Snyder’s mother, Kari Snyder, also believes the most important thing right now is to provide counseling for the students and to develop what she called “emotional intelligence skills” through face-to-face and physical interaction.

“I think it would be good for them to state how they're going to feel safe, and what the school can do to make you feel even more safe. They need to be told, ‘Safety is our highest priority. You're here with us, you’re family, and we want you to feel safe. And we'll do everything that it takes to make sure that this gets better. Because you are our family.
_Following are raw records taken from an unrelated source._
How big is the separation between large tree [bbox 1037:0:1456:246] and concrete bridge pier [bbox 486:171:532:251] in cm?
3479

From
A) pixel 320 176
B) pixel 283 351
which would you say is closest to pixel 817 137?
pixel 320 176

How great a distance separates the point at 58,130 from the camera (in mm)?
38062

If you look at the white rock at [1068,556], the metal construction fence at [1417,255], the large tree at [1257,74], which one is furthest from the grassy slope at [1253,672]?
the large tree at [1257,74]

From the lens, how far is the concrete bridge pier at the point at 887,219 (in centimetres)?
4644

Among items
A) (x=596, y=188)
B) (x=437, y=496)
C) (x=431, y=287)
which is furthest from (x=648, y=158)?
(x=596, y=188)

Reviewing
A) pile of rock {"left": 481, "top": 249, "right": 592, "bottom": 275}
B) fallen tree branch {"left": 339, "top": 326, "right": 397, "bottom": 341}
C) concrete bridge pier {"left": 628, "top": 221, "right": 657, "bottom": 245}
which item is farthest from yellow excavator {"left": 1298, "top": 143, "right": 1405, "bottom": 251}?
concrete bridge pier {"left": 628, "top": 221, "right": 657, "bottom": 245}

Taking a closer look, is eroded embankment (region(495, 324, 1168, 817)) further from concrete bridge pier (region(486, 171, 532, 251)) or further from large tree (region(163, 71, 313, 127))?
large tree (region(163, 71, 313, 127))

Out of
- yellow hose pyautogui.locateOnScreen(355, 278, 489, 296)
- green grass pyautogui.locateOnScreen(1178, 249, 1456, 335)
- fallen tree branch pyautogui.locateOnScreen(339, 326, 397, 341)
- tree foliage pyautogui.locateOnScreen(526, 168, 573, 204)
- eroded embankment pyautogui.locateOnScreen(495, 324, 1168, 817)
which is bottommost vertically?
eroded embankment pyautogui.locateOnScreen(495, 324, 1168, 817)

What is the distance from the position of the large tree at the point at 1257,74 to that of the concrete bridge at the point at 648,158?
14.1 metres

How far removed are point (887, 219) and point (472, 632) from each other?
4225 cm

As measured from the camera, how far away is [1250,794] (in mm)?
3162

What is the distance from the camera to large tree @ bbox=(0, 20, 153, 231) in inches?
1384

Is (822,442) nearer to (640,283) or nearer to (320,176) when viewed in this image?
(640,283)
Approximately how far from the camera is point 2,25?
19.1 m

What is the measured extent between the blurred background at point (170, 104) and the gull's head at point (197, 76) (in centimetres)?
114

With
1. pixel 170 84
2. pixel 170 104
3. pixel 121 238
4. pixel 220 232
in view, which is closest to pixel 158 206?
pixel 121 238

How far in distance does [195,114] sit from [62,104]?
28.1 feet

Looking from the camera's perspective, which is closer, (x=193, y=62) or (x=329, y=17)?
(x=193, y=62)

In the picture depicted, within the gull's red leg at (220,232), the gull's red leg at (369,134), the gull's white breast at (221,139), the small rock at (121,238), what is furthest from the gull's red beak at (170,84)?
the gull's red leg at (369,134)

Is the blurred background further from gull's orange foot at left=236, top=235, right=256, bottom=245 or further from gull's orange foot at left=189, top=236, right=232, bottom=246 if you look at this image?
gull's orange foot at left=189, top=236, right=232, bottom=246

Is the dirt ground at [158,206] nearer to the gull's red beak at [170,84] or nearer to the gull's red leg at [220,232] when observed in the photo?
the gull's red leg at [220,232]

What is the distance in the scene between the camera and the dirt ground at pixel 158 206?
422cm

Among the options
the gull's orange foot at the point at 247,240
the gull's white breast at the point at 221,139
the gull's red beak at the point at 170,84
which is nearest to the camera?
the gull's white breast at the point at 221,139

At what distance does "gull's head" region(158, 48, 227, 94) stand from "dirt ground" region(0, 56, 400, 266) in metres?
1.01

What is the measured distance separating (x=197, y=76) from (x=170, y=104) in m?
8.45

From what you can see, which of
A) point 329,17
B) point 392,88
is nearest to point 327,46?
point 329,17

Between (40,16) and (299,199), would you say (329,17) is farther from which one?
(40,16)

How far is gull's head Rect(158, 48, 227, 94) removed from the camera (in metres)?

When you're here, you are our children,” she said.

With more than 1,600 students, Montgomery High School is the second-largest school in Santa Rosa and in need of major repairs, according to a report published by The Press Democrat last week.
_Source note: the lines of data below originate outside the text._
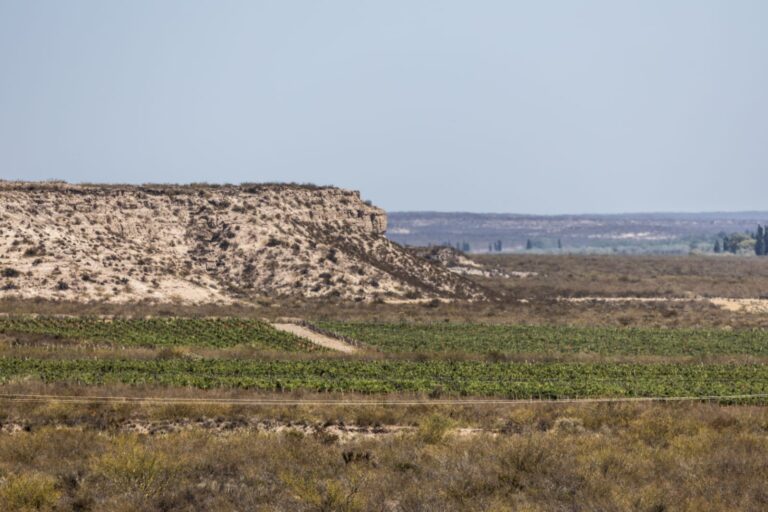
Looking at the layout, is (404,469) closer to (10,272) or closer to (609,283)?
(10,272)

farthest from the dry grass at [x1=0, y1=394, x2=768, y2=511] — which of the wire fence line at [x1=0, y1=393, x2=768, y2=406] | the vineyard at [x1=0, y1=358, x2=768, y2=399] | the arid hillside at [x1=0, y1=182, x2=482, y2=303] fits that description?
the arid hillside at [x1=0, y1=182, x2=482, y2=303]

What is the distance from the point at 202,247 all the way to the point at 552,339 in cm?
4721

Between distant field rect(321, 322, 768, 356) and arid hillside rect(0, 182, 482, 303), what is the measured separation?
22.9m

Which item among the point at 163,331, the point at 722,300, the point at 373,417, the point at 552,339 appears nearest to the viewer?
the point at 373,417

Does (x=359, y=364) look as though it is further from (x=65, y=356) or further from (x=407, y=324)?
(x=407, y=324)

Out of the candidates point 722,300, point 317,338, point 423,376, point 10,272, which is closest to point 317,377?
point 423,376

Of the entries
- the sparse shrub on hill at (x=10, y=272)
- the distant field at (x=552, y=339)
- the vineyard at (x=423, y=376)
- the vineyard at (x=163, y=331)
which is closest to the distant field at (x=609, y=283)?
the distant field at (x=552, y=339)

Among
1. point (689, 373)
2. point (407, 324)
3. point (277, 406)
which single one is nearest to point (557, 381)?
point (689, 373)

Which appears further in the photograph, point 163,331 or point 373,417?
point 163,331

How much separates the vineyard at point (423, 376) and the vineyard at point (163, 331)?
10.2 meters

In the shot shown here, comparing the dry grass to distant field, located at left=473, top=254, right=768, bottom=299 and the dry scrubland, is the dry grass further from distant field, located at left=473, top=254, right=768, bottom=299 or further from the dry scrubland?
distant field, located at left=473, top=254, right=768, bottom=299

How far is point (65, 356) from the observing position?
5506 centimetres

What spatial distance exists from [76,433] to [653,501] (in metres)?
17.3

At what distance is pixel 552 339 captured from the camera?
70625mm
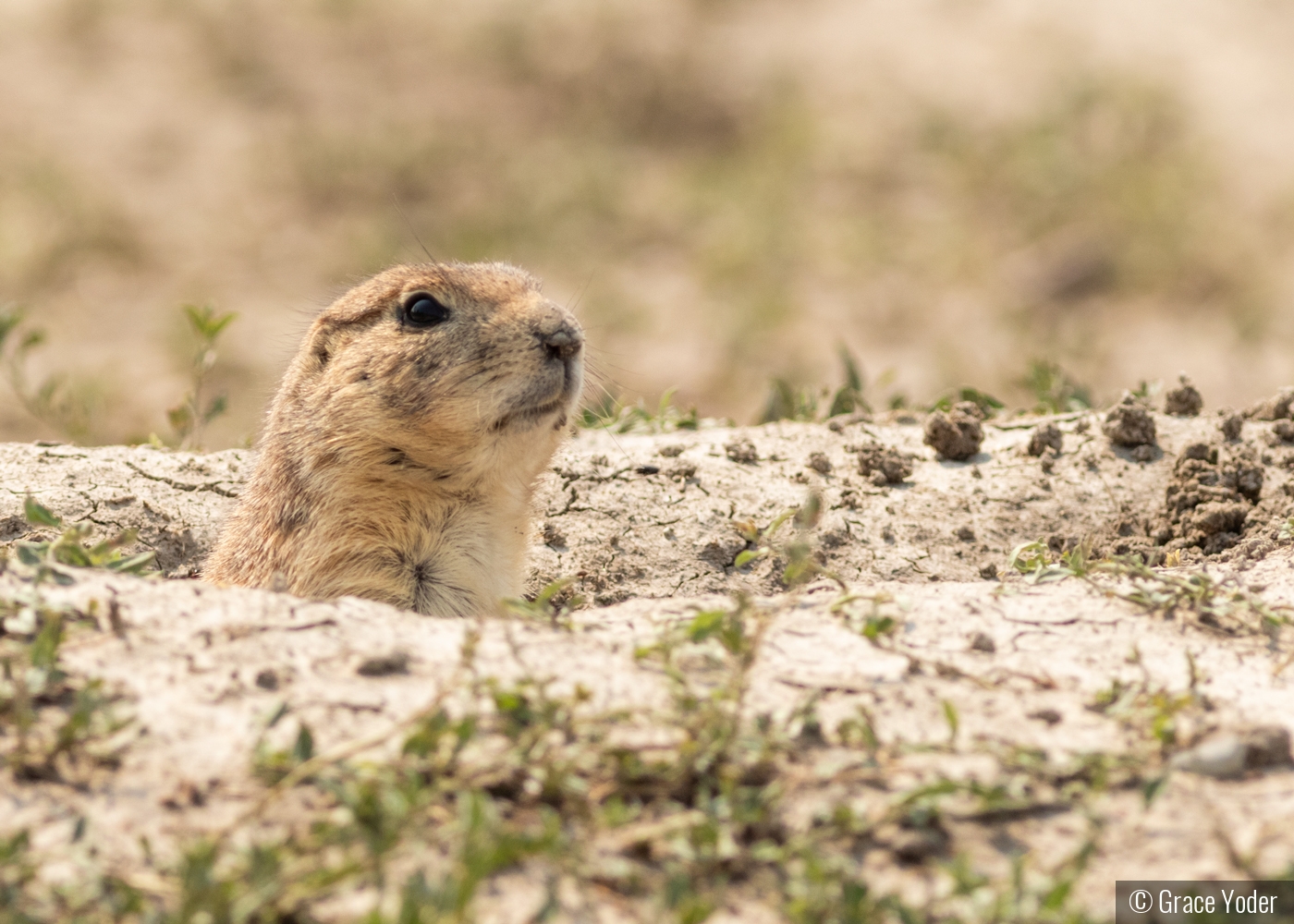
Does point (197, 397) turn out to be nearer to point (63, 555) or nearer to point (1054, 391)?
point (63, 555)

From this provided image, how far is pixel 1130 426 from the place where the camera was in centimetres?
473

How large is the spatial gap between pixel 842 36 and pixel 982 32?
4.39 feet

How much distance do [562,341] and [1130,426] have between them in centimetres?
222

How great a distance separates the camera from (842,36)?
12820mm

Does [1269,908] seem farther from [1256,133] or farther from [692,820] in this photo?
[1256,133]

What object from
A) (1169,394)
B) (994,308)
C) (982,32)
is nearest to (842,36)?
(982,32)

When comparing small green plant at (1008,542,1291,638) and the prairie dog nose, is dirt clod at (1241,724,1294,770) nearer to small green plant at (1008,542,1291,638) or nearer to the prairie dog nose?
small green plant at (1008,542,1291,638)

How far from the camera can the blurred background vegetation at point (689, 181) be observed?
9.09 m

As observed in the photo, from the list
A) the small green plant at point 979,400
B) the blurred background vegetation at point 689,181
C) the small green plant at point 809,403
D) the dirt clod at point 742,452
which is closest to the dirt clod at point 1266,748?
the dirt clod at point 742,452

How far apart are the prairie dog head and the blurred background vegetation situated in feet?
13.6

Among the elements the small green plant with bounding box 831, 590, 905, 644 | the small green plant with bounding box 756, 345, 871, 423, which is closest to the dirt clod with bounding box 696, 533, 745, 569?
the small green plant with bounding box 756, 345, 871, 423

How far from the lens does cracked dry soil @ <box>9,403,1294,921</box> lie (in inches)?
87.4

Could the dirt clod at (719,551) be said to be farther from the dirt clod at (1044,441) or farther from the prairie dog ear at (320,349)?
the prairie dog ear at (320,349)

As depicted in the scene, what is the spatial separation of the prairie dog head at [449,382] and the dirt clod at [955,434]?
60.0 inches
The school, built in 1958, has exposed wires hanging from the rafters in hallways; wooden skirting around the foundation of old portable classrooms is rotting; and students often must wait to get home to go to the bathroom because the ones at the school are foul smelling and there aren't enough available, according to students who spoke to the newspaper.

Lisa Cavin, associate superintendent of business services for the Santa Rosa City Schools District, told the newspaper the district hasn't had the funds for some projects over the years and that constant vandalism diverts money.

The Sonoma County District Attorney's Office did not immediately have a comment Thursday about the potential filing of charges.